Thursday, March 22, 2012

ch 7/8--post 2

I think I react differently to different situations.

I try to address people calmly and sort through the problem, but that isn't always the case (it's mostly not the case). I think when I am really angry, I tend to BLOW UP, and if I am not yelling, I am talking aggressively and quickly. The text mentioned something about this being because it makes me think that I am getting my anger out or moving forward, and I think that might be why I am doing it, which is odd, because I KNOW screaming at someone isn't going to be productive in the long run.

If I get more upset than angry, I might leave the room if I don't feel like I am capable of handling the situation much longer.

And, like the book mentions, I am a venter. I will get with my friends and ventventvent about whatever it is. Sometimes that makes me feel better and I don't feel angry, and sometimes it makes me all the more pissed off so I have to go talk to the person with whom I'm angry. Page 145 mentions only seeing one's own perspective, but I think that I am pretty good about seeing their point, too, although I know at the end of the day, I am going to be more prone to thinking I am [mostly] right.


The way I handle anger most is by getting really upset, and it just adds to the problem all the more. If you aren't able to step back and calm down, you work yourself up, making yourself mentally and physically sick and often times you say and do things you don't mean to do i.e, slander, physical aggression, ect.

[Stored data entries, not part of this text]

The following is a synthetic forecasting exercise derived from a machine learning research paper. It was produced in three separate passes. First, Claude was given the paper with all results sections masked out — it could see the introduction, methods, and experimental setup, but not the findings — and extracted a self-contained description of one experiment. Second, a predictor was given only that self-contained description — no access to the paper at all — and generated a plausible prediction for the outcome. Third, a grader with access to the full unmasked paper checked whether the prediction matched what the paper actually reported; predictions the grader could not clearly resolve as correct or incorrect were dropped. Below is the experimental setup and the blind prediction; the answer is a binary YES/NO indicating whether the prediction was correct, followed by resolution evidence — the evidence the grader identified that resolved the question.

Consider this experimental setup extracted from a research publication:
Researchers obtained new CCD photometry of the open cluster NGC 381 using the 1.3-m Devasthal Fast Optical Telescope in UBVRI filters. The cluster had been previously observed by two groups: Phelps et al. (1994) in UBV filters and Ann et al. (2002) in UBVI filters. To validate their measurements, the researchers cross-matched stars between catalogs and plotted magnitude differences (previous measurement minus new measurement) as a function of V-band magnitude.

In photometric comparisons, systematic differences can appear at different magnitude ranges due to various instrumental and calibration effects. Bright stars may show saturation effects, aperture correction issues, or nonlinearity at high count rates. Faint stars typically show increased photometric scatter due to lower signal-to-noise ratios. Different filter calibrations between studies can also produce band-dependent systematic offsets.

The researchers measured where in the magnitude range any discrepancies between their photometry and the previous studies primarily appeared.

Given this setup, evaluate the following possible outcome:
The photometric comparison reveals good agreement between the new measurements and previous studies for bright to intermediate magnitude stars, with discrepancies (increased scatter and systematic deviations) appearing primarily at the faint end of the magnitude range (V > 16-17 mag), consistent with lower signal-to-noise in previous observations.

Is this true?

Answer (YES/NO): NO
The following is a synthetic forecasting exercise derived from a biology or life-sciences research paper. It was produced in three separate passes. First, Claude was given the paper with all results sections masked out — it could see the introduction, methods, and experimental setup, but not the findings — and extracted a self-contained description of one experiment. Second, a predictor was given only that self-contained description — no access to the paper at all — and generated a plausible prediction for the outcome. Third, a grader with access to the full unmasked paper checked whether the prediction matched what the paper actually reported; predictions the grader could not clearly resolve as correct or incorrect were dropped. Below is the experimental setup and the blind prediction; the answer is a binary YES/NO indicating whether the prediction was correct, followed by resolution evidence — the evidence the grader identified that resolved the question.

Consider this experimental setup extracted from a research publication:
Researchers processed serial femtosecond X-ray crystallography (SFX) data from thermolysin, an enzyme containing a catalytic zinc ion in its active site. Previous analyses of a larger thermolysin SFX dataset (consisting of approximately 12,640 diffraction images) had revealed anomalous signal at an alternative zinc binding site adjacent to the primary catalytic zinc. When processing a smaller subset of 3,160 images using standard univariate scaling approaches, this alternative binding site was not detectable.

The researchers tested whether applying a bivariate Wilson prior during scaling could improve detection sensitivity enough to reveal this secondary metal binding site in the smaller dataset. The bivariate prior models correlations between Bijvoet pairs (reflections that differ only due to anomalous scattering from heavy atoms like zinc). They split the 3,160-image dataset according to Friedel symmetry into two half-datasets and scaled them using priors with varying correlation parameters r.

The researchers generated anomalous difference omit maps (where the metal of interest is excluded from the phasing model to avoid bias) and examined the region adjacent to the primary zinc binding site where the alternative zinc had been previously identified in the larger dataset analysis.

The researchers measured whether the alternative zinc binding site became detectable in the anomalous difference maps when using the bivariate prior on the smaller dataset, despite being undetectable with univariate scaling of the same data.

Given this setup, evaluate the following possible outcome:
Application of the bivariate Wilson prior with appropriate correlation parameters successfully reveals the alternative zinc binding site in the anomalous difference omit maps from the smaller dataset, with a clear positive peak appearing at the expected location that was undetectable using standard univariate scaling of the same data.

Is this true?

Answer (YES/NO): YES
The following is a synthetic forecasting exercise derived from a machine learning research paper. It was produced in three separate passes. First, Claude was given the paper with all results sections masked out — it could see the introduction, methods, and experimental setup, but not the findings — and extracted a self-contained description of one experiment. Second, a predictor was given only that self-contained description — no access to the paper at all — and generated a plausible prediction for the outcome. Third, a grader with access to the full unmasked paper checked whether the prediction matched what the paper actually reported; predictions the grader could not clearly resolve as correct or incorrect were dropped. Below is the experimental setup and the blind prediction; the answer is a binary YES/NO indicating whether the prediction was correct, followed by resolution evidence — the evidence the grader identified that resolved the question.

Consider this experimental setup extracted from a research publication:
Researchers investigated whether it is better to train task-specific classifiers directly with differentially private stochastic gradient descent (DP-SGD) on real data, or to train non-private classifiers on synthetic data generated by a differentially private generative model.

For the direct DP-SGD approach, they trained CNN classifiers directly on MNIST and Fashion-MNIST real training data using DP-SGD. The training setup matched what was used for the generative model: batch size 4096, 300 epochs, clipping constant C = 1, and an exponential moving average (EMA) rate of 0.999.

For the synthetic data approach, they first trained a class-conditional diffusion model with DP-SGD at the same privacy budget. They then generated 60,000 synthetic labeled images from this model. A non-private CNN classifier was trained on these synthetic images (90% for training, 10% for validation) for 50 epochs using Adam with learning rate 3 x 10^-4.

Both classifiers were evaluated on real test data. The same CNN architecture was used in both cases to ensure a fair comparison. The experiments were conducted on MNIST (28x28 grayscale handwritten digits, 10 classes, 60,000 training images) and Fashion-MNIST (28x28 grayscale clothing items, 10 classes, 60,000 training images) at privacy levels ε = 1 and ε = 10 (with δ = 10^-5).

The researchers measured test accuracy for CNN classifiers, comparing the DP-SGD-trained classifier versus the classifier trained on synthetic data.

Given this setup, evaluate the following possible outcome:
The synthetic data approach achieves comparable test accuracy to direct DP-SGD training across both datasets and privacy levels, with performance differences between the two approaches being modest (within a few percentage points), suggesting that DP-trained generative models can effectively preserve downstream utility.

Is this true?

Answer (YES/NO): NO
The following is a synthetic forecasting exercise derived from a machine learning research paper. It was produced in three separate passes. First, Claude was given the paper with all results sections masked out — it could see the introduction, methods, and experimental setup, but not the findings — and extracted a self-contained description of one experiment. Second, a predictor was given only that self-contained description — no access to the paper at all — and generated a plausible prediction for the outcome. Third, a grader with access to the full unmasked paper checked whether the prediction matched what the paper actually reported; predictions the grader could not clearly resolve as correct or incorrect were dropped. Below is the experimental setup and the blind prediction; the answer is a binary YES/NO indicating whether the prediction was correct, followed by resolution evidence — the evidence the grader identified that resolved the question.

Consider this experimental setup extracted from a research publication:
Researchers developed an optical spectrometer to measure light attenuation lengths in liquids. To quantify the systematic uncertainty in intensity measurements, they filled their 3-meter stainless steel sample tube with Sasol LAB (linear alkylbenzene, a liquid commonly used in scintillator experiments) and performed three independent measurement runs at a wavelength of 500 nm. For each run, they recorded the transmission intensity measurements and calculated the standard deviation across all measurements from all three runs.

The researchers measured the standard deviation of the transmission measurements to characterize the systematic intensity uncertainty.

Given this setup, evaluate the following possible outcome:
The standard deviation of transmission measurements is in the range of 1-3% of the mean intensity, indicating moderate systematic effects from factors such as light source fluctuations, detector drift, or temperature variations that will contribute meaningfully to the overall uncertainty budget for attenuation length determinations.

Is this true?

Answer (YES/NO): NO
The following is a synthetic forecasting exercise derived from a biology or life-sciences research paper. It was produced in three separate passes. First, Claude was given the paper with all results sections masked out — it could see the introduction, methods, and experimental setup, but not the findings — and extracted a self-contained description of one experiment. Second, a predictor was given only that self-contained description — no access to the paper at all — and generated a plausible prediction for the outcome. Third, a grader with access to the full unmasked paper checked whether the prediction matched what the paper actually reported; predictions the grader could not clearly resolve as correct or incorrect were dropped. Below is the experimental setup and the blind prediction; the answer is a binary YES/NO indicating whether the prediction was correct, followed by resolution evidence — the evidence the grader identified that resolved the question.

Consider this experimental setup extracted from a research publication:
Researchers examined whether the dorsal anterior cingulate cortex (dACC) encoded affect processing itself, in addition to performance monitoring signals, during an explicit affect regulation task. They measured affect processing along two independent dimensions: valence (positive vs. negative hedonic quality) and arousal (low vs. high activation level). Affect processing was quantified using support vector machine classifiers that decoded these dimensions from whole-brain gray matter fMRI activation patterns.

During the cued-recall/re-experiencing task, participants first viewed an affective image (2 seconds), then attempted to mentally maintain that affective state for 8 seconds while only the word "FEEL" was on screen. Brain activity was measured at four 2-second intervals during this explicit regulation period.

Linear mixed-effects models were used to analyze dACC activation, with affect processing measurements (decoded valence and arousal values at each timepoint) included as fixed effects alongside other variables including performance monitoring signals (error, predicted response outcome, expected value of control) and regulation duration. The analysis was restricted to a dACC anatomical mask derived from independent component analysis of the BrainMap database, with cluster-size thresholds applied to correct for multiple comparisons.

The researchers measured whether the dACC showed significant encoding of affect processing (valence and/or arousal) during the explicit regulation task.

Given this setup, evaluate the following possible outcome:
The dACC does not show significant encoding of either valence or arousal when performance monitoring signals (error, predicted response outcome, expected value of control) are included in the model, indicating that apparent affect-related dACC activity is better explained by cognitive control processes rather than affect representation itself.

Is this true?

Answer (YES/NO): NO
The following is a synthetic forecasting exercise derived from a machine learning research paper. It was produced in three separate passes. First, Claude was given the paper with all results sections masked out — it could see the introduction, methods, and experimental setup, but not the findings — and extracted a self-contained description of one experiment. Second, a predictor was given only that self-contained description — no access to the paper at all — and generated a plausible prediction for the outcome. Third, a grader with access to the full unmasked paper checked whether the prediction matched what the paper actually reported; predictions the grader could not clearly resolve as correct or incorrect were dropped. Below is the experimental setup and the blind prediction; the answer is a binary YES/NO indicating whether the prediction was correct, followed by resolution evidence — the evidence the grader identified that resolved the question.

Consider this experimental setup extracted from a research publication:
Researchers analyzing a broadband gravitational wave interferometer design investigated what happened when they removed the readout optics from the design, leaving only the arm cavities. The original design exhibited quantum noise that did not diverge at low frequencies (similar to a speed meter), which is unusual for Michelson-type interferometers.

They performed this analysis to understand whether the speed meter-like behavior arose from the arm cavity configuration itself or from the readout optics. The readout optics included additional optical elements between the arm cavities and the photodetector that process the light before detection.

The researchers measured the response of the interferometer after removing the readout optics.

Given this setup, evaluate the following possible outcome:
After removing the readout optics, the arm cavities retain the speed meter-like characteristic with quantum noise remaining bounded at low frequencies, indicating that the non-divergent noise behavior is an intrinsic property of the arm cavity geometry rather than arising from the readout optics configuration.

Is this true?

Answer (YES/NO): NO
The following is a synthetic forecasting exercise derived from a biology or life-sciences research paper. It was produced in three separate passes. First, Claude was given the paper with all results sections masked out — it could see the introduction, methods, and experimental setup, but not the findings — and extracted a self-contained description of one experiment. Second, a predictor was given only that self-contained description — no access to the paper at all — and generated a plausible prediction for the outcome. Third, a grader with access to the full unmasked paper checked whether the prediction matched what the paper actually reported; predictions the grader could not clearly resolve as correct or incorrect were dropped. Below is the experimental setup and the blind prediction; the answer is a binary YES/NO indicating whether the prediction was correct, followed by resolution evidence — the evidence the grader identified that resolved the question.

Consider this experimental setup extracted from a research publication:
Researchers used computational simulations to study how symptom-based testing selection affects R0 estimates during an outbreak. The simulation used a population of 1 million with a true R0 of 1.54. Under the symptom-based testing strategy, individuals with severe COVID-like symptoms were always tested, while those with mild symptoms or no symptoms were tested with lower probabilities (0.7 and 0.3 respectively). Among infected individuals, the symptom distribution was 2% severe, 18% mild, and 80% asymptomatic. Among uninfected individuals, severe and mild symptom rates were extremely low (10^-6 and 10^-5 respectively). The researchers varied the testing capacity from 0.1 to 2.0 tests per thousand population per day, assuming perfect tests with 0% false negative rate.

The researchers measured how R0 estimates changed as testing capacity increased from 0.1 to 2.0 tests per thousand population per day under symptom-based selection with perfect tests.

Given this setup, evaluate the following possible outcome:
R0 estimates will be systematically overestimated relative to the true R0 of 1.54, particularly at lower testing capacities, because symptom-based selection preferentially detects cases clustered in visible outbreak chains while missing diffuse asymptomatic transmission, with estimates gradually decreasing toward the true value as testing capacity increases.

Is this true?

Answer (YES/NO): NO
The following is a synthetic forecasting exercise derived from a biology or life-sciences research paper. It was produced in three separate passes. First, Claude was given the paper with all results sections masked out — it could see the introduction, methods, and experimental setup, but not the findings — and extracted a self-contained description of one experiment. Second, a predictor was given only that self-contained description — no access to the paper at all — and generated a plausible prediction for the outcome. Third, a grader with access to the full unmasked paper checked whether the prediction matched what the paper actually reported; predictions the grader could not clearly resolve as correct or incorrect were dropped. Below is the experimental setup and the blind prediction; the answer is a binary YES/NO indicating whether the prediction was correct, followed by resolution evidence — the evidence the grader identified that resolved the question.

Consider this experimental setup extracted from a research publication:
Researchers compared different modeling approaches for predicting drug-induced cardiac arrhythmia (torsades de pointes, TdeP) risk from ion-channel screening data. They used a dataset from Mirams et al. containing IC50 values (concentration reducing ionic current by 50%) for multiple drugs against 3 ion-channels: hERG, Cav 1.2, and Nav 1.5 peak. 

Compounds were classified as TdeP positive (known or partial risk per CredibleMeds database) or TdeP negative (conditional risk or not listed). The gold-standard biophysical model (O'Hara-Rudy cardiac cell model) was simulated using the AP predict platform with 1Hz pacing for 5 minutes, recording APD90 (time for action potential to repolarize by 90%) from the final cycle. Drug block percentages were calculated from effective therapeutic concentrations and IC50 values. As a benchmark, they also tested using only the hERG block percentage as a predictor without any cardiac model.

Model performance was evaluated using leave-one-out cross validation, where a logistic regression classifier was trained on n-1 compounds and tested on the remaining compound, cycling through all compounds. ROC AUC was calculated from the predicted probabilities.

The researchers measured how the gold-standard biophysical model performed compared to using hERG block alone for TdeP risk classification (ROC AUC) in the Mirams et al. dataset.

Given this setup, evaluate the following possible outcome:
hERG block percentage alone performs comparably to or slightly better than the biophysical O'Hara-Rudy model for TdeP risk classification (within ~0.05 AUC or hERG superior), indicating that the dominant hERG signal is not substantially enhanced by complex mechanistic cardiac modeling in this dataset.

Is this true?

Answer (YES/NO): YES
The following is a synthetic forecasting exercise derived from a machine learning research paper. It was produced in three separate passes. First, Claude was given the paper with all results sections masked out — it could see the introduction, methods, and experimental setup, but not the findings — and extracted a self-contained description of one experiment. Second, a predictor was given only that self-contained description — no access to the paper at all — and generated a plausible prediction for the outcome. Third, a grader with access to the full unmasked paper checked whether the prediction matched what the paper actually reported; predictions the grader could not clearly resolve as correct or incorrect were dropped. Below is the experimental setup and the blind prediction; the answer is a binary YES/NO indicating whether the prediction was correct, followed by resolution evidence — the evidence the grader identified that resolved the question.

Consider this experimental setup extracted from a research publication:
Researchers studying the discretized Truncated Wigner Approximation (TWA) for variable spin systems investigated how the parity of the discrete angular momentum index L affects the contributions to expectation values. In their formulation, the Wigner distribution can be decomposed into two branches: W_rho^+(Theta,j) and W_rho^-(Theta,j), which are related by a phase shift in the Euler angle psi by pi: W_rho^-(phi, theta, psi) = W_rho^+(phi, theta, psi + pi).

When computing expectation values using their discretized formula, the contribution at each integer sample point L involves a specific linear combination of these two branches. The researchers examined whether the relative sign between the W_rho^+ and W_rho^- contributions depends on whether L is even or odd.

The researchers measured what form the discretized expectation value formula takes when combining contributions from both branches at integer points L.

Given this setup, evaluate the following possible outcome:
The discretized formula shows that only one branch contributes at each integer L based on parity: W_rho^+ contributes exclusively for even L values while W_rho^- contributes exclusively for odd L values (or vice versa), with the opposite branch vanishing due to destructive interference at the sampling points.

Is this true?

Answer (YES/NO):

It's embarrassing, but I have been so angry with people before that I have said HORRIBLE things because I HAD to "even the score."

1 comment:

  1. I am the same way as you. It always depends on what type of situation I am in. I feel that when I do blow up, the reason is because I feel like I am getting my anger out just like the book states. Although I think I am getting my anger out, it actual makes me angrier. When I do not blow up and I am upset, I too vent to my closest friends and family. I feel that if I am venting and they agree with me, it makes me feel so much better. In the long run I feel like there is a better way to communicate than blowing up on someone or keeping it all in.